→ **Goal**
Copy word for word everything from the line containing "In this photo, how" down to the end of the records, including both of those lines, and nothing more.

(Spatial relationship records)
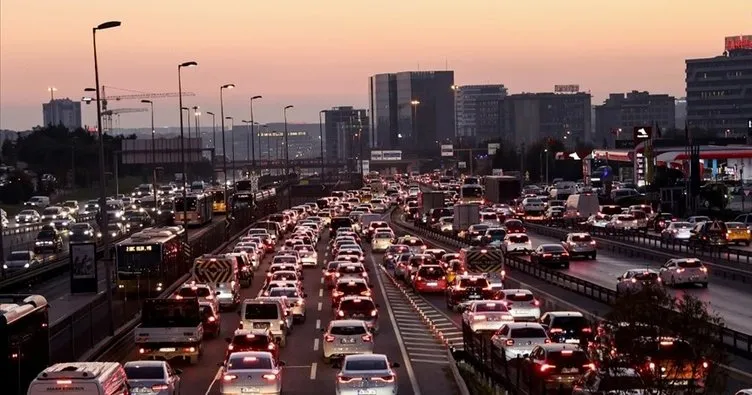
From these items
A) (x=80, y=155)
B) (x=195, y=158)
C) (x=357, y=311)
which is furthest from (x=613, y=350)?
(x=80, y=155)

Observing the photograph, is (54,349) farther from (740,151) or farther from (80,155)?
(80,155)

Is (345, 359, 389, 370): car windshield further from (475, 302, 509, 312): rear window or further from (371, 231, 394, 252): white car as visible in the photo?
(371, 231, 394, 252): white car

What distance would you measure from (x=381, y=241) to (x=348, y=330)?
52264 mm

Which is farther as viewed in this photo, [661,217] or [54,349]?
[661,217]

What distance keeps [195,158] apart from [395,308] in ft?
279

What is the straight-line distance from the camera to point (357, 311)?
42.6 meters

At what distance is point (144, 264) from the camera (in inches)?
2245

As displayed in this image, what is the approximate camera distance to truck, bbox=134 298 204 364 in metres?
36.2

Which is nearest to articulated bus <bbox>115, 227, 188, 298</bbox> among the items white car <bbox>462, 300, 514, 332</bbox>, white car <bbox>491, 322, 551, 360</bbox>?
white car <bbox>462, 300, 514, 332</bbox>

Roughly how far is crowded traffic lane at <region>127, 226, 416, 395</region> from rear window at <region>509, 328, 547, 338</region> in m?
2.79

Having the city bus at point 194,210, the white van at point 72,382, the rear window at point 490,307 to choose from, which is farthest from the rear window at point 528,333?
the city bus at point 194,210

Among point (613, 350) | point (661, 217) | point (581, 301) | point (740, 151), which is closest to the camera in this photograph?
point (613, 350)

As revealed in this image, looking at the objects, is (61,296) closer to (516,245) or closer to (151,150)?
(516,245)

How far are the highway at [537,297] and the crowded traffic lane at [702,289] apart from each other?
3.04 m
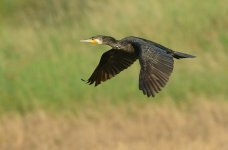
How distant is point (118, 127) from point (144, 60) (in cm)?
338

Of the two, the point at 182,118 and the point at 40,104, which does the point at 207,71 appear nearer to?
the point at 182,118

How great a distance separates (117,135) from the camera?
34.0ft

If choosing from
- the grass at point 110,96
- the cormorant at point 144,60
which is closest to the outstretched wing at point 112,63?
the cormorant at point 144,60

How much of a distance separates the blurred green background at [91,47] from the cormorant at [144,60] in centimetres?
265

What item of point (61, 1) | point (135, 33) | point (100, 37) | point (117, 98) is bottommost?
point (100, 37)

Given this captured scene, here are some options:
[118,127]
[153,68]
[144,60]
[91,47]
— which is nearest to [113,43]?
[144,60]

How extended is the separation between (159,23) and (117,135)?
192 cm

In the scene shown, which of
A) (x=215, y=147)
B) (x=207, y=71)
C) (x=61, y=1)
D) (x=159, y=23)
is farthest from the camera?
(x=61, y=1)

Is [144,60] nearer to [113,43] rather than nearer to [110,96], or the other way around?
[113,43]

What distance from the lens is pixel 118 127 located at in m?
10.4

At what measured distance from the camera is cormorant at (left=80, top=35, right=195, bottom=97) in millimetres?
6910

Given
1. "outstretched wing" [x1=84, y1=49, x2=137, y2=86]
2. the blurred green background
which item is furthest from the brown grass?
"outstretched wing" [x1=84, y1=49, x2=137, y2=86]

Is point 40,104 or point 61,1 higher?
point 61,1

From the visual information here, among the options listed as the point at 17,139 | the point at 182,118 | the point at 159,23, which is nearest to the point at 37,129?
the point at 17,139
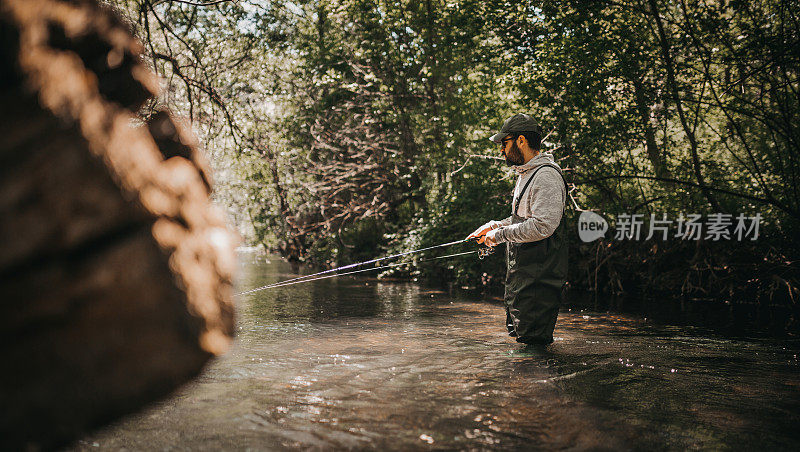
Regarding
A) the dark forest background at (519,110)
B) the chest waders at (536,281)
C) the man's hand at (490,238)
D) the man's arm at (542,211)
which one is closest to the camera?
the man's arm at (542,211)

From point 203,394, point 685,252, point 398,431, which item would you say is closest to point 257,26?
point 203,394

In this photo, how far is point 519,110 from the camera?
13.1 m

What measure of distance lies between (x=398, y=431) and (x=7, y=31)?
2636 mm

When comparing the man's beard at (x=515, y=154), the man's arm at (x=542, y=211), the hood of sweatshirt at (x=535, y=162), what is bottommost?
the man's arm at (x=542, y=211)

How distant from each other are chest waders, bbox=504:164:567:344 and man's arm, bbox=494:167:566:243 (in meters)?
0.09

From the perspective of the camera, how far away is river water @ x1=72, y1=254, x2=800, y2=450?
3.18 meters

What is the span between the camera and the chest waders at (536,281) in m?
5.06

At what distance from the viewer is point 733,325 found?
8156 millimetres

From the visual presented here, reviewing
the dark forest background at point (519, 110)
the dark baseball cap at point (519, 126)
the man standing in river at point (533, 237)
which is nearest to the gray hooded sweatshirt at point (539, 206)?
the man standing in river at point (533, 237)

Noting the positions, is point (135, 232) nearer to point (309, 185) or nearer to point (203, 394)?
point (203, 394)

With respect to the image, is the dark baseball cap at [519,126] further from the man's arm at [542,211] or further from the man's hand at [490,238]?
the man's hand at [490,238]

→ **Written solution**
In this photo, how far is point 519,110 from the camera?
13.1 m

What measure of distance lies between (x=398, y=431) and (x=7, y=31)?
2636 mm

When comparing the man's beard at (x=515, y=154), the man's arm at (x=542, y=211), the hood of sweatshirt at (x=535, y=162), what is bottommost?
the man's arm at (x=542, y=211)

How distant from each other are chest waders, bbox=504:164:567:344 and man's arm, bbox=494:167:566:243 (in meters)?
0.09

From the perspective of the camera, how far away is river water @ x1=72, y1=254, x2=800, y2=450?
3.18 meters

What is the span between the camera and the chest waders at (536,281) in m?
5.06

At what distance from the viewer is point 733,325 found?
8156 millimetres

From the visual presented here, reviewing
the dark forest background at point (519, 110)
the dark baseball cap at point (519, 126)
the man standing in river at point (533, 237)
which is nearest to the gray hooded sweatshirt at point (539, 206)?
the man standing in river at point (533, 237)

Noting the positions, is point (135, 232) nearer to point (309, 185) or nearer to point (203, 394)?
point (203, 394)

With respect to the image, is the dark baseball cap at [519,126] further from the man's arm at [542,211] or further from the man's hand at [490,238]?
the man's hand at [490,238]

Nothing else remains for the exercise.